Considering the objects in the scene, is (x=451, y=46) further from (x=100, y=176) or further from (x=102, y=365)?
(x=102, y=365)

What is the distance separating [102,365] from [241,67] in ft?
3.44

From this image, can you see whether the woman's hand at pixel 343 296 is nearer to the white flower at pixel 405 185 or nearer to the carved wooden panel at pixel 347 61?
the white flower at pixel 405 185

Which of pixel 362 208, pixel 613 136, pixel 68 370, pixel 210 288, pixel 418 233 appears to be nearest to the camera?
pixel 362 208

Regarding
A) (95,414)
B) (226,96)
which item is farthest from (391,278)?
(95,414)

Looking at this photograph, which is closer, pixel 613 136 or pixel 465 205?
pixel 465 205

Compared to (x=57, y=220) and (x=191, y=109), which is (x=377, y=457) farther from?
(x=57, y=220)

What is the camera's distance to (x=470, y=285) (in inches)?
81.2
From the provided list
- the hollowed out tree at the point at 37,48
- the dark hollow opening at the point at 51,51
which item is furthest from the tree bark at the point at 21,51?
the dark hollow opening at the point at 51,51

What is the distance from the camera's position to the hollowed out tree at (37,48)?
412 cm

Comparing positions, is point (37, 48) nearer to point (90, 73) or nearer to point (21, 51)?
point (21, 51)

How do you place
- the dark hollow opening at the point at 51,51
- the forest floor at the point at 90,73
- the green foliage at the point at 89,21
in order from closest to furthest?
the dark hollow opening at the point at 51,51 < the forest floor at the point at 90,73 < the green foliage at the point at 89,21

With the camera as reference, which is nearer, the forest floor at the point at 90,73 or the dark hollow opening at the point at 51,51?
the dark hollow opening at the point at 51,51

══════

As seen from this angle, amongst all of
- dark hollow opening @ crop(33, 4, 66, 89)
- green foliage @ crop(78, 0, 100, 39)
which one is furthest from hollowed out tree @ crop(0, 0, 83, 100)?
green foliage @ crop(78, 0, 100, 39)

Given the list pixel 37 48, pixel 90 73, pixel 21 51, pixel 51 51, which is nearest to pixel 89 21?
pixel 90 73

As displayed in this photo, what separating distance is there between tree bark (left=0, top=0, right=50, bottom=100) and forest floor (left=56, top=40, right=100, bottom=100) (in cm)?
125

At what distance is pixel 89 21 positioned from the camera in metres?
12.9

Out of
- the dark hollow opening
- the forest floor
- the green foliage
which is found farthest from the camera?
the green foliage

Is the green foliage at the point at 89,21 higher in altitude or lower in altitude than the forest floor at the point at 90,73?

══════

Can you give the items from the line with "From the provided list" to the line with "the dark hollow opening at the point at 51,51 <" as a two-column CSV with the header input,output, one row per item, putting each item's text and its answer in their own quoted fields with line breaks replaced by spaces?

input,output
"From the provided list - the hollowed out tree at the point at 37,48 - the dark hollow opening at the point at 51,51 which item is furthest from the tree bark at the point at 21,51?","the dark hollow opening at the point at 51,51"
"What is the distance from the camera's position to the hollowed out tree at (37,48)?","412 cm"
"Comparing positions, is point (37, 48) nearer to point (90, 73) or nearer to point (21, 51)?","point (21, 51)"
"How do you place - the dark hollow opening at the point at 51,51 - the forest floor at the point at 90,73 - the green foliage at the point at 89,21 in order from closest to furthest?","the dark hollow opening at the point at 51,51 < the forest floor at the point at 90,73 < the green foliage at the point at 89,21"